Social engineering tests are relatively new to the scene but are gaining traction (p32). That's not surprising given the constant media attention to Advanced Persistent Threats and the recent string of data breaches, which both begin by targeting gullible staff.
This comes with opportunities and opportunists, and to many clients, it can be hard to differentiate the crack tester from the charlatan.
Enter CREST (p29), an ambitious certification brought down under and across the Tasman by a handful of infosec industry folk. It aims to be the deciding factor that separates the industry's wheat from the chaff.
Sources say some in the government and industry hope to expand CREST to cover forensics, incident response and other areas beyond pen testing. This raises additional questions and is something everyone in the industry should consider.
If you want to know how to become a pen tester, check out our guide (p24). Some of Australia's best in the business offer tips about how to get into the trade and succeed.
And in another exclusive, we talk to Sony Entertainment Network's chief security officer Brett Wahlin (p36) who reveals how the company is taking its focus off state-sponsored actors to socially motivated hackers, such as Anonymous et al.
Wahlin, a former McAfee security boss, is using his Cold War experience and knowledge of counter intelligence to craft a comprehensive security strategy that seeks to understand the minds of staff, attackers, and even PlayStation garners.
It looks to be another exciting year.
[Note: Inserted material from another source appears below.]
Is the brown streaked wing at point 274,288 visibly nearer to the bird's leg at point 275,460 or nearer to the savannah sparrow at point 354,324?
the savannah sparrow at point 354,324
Certainly, we will see more big breaches alongside constant noise of DDoS attacks from the anarchic hacktivist scene.
Already, we have learned that Verizon was popped in 2010 and amazingly failed to inform authorities. AllPhones was also hacked, and its staff and customer details exposed.
So will Australia finally get data breach notification legislation this year? Although the idea was first proposed by the Australian Law Reform Commission in 2008, I wouldn't hold my breath.
Despite the Government's lack of urgency, most say we need it now, though Australian infosec analyst James Turner raises some interesting caveats (page 46): how can a business that relies on the security of vendor software be forced to admit breaches when a vendor giant like Verizon keeps it silent?